▶ GIVEN PROBLEM
Write out the material below word for word, omitting the pictures.

start

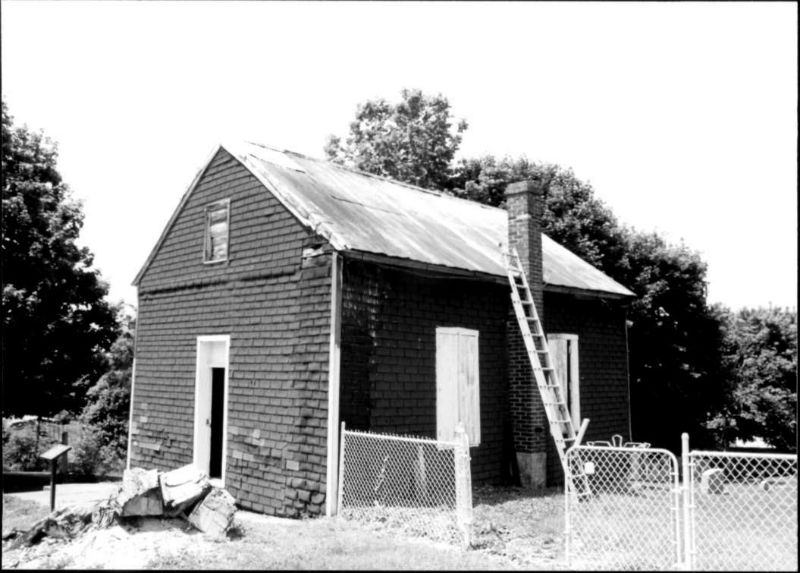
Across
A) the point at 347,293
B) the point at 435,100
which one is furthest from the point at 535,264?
the point at 435,100

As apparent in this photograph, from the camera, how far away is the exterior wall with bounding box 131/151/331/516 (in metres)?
10.2

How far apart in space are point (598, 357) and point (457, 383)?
15.7 ft

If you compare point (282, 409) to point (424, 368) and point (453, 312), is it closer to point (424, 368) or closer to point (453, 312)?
point (424, 368)

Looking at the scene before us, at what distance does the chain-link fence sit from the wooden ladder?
6.01ft

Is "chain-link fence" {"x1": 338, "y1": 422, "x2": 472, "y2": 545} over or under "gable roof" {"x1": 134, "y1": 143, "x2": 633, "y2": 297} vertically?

end

▶ TASK SOLUTION
Across
A) the point at 347,293
B) the point at 435,100
which one is furthest from the point at 535,264?
the point at 435,100

As apparent in this photograph, from the camera, how far away is the exterior wall with bounding box 131/151/331/516 (in metres)?
10.2

How far apart in space are point (598, 357) and point (457, 383)?
15.7 ft

If you compare point (282, 409) to point (424, 368) and point (453, 312), is it closer to point (424, 368) or closer to point (453, 312)?
point (424, 368)

Looking at the scene before us, at what distance does the chain-link fence sit from the wooden ladder?
6.01ft

Is "chain-link fence" {"x1": 338, "y1": 422, "x2": 472, "y2": 545} over or under "gable roof" {"x1": 134, "y1": 143, "x2": 633, "y2": 297} vertically?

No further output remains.